Machado de Assis escreveu a propósito: “Conheci ontem o que
é celebridade. Estava comprando gazetas a um homem que as vende na calçada da
Rua de S. José, esquina do Largo da Carioca, quando vi chegar uma mulher
simples e dizer ao vendedor com voz descansada:
— Me dá uma folha que traz o retrato desse homem que briga
lá fora.
— Quem?
— Me esqueceu o nome dele”.
E na sequência, Machado comenta: “Leitor obtuso, se não
percebeste que ‘esse homem que briga lá fora’ é nada menos que o nosso Antônio
Conselheiro, crê-me que és ainda mais obtuso do que pareces. A mulher
provavelmente não sabe ler, ouviu falar da seita dos Canudos, com muito
pormenor misterioso, muita auréola, muita lenda, disseram-lhe que algum jornal
dera o retrato do Messias do sertão, e foi comprá-lo, ignorando que nas ruas só
se vendem as folhas do dia. Não sabe o nome do Messias; é ‘esse homem que briga
lá fora’. A celebridade, caro e tapado leitor, é isto mesmo. O nome de Antônio
Conselheiro acabará por entrar na memória desta mulher anônima, e não sairá
mais...” Será que entrou? Bem, se isso ocorreu não foi, certamente, por pleno
conhecimento de causa. Foi pelo que ela leu (caso soubesse ler), sem questionar
o teor dos textos e sem nunca colocar em dúvida sua veracidade.
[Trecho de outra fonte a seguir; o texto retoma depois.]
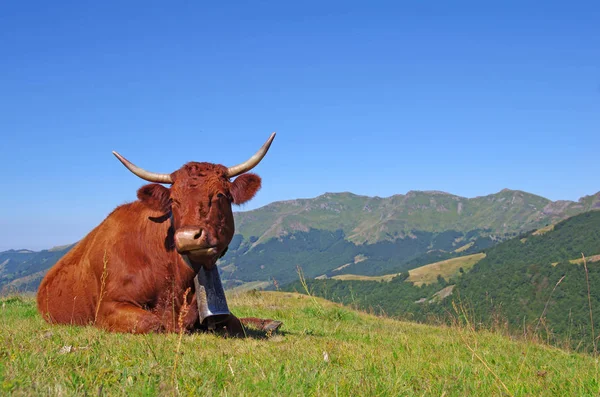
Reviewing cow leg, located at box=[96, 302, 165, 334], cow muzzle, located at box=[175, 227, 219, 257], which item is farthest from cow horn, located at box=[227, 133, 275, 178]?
cow leg, located at box=[96, 302, 165, 334]

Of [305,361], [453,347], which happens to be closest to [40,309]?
[305,361]

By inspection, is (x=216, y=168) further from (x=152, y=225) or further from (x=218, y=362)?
(x=218, y=362)

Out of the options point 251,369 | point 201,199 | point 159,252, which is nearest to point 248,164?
point 201,199

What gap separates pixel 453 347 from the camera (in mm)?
8289

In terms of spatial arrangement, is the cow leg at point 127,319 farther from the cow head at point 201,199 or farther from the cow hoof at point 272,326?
the cow hoof at point 272,326

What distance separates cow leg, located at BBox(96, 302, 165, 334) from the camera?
752 cm

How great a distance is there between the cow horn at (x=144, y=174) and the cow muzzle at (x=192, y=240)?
1514mm

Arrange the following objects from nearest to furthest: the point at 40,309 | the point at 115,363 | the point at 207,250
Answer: the point at 115,363, the point at 207,250, the point at 40,309

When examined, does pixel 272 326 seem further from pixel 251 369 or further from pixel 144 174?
pixel 251 369

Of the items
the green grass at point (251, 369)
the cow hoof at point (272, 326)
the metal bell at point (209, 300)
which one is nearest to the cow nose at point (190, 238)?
the metal bell at point (209, 300)

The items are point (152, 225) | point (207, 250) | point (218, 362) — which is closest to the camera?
point (218, 362)

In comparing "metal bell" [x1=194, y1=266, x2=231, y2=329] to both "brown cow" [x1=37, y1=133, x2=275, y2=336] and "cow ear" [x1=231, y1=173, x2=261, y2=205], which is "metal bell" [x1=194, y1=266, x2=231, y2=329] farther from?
"cow ear" [x1=231, y1=173, x2=261, y2=205]

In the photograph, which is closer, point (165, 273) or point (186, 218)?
point (186, 218)

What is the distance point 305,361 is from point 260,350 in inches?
34.8
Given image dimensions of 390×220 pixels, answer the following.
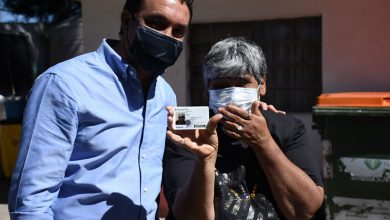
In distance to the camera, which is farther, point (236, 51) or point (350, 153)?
point (350, 153)

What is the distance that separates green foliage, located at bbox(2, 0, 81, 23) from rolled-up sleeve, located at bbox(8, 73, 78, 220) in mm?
11590

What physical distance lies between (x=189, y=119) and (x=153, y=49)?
279 mm

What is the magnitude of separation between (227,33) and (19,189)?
4619 millimetres

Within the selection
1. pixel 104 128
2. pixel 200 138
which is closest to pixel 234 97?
pixel 200 138

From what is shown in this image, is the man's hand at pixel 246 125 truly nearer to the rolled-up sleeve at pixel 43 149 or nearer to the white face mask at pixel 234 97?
the white face mask at pixel 234 97

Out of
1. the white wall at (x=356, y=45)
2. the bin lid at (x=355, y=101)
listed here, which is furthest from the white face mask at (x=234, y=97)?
the white wall at (x=356, y=45)

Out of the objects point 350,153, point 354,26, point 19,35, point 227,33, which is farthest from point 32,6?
point 350,153

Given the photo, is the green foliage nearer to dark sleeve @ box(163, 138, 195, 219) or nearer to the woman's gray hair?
the woman's gray hair

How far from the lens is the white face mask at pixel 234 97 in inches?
Result: 73.6

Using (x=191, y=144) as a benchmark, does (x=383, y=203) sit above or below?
below

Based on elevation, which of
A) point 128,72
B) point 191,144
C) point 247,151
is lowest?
point 247,151

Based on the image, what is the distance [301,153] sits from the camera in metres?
1.89

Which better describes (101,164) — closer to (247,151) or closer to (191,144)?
(191,144)

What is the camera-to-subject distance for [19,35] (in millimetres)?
10172
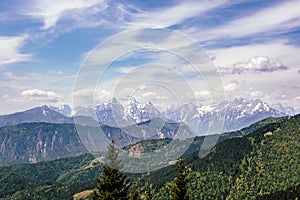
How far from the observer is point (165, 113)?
43594 millimetres

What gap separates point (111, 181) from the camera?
Result: 135 ft

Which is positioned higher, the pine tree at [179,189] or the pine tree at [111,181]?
the pine tree at [111,181]

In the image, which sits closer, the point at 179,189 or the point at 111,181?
the point at 111,181

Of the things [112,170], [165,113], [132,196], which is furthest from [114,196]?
[165,113]

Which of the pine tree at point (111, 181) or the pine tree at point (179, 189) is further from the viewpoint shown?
the pine tree at point (179, 189)

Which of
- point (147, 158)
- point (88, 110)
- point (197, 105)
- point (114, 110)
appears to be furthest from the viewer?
point (147, 158)

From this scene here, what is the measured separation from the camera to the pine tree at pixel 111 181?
1596 inches

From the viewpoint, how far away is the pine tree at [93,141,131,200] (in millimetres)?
40531

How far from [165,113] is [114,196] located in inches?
445

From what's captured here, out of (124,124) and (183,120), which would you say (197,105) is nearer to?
(183,120)

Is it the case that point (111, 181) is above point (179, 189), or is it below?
above

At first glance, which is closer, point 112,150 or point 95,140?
point 112,150

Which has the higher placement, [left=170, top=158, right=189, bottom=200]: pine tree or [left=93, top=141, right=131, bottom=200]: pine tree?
[left=93, top=141, right=131, bottom=200]: pine tree

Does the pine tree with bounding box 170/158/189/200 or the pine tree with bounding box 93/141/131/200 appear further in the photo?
the pine tree with bounding box 170/158/189/200
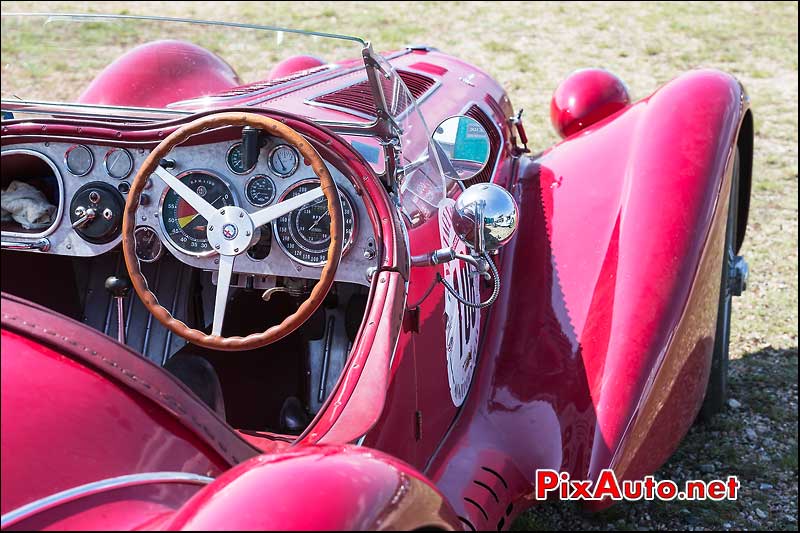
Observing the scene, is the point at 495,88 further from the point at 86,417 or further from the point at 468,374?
the point at 86,417

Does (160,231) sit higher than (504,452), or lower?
higher

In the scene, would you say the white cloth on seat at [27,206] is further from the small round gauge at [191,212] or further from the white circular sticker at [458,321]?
the white circular sticker at [458,321]

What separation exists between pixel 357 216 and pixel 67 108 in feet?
3.57

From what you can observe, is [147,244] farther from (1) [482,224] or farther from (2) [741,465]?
(2) [741,465]

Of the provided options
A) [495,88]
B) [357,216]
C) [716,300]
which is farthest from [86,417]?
[495,88]

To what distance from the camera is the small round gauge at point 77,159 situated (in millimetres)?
2854

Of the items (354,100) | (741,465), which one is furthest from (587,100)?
(741,465)

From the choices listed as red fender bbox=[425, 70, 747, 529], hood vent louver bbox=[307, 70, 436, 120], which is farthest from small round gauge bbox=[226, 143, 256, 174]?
red fender bbox=[425, 70, 747, 529]

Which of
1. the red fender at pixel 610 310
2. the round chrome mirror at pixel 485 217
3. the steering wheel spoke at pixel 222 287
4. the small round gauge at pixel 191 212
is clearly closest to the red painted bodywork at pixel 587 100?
the red fender at pixel 610 310

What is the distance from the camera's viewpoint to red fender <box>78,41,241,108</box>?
506 centimetres

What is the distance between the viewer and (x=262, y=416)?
10.3ft

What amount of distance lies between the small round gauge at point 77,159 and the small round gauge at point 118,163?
7 centimetres

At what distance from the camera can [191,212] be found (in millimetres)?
2660

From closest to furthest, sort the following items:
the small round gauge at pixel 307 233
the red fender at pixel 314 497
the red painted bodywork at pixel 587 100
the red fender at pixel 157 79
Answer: the red fender at pixel 314 497
the small round gauge at pixel 307 233
the red painted bodywork at pixel 587 100
the red fender at pixel 157 79
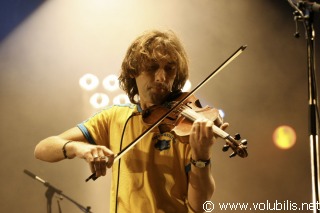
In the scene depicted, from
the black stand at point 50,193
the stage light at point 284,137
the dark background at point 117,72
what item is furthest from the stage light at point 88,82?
the stage light at point 284,137

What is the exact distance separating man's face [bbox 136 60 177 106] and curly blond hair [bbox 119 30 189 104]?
25mm

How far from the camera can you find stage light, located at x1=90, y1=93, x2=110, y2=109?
2.67m

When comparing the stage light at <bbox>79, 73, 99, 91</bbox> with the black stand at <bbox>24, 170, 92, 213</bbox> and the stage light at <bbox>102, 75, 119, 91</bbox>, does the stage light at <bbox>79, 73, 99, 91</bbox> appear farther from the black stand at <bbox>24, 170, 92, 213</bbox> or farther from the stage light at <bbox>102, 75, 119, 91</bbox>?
the black stand at <bbox>24, 170, 92, 213</bbox>

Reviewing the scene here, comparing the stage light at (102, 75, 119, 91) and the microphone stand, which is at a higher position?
the stage light at (102, 75, 119, 91)

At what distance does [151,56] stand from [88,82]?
3.49ft

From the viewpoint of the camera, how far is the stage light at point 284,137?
272 cm

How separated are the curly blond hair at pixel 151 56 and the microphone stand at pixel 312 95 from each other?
1.68 feet

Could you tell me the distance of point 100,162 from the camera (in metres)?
1.31

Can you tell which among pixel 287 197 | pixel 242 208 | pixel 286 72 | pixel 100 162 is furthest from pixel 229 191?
pixel 100 162

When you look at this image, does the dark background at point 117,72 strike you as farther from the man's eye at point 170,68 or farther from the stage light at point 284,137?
the man's eye at point 170,68

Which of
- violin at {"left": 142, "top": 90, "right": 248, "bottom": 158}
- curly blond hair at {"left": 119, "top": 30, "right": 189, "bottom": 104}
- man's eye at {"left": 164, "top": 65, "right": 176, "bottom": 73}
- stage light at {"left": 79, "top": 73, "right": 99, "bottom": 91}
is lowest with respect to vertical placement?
violin at {"left": 142, "top": 90, "right": 248, "bottom": 158}

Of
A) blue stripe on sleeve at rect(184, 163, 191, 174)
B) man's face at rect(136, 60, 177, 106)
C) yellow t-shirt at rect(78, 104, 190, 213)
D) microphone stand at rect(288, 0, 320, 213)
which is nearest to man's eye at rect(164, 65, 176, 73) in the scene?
man's face at rect(136, 60, 177, 106)

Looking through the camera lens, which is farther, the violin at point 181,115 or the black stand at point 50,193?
the black stand at point 50,193

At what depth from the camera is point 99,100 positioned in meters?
2.68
Machado escreveu, ainda, nessa reveladora crônica: “Esta é a
celebridade. Outra prova é o eco de Nova York e de Londres onde o nome de Antônio
Conselheiro fez baixar os nossos fundos. O efeito é triste, mas vê se tu,
leitor sem fanatismo, vê se és capaz de fazer baixar o menor dos nossos
títulos”. Isso tudo é muito diferente do que ocorre hoje, tanto no País quanto
no Exterior, diante de alguma mera “suspeita”, transformada em “denúncia”, das
tantas que pipocam por aí, sobre alguma autoridade, antes mesmo de haver
qualquer prova que a fundamente? Ora, ora, ora... Trata-se do lado negativo,
perverso e implacável, da celebridade.
O que irritava, particularmente, Machado de Assis era a
forma como os acontecimentos de Canudos eram noticiados. Nenhum jornal havia,
até então, enviado repórter próprio para a área de conflito. As reportagens
baseavam-se, todas, em telegramas enviados pelas autoridades locais para o Rio
de Janeiro ou em boatos a propósito que circulavam em profusão. Ora, tais
fontes, até estátuas de pedra perceberiam, eram “poluídas”, já que a única
versão, que a imprensa acatava sem contestar, era de uma das partes
interessadas. E esta... óbvio, não era a dos rebelados. Mesmo quando Euclides
da Cunha foi destacado para cobrir o conflito, sua versão (posto que genial,
dada sua erudição e conhecimento de causa) não deixava de ser parcial. Era do
ponto de vista de quem combatia os rebeldes (destaque-se que ele era, antes de
tudo, militar).
Em 13 de agosto de 2011 escrevi um texto a respeito,
intitulado “A guerra no sertão”. Na ocasião, ainda não havia lido as crônicas
de Machado de Assis sobre o Conselheiro. Escrevi, então: “A bibliografia a
respeito (da Guerra de Canudos) – nacional e internacional – é vasta. Desde
Euclides da Cunha, com seu clássico ‘Os Sertões’, ao peruano Mário Vargas
Llosa, com ‘A Guerra do Fim do Mundo’, livros de todos os gêneros – da análise
histórica a romance –, foram escritos a esse propósito. Mas a maioria das obras
segue o mesmo tom da época dos acontecimentos, enfocados fartamente pela
imprensa, em especial a do Rio de Janeiro, capital da República de então.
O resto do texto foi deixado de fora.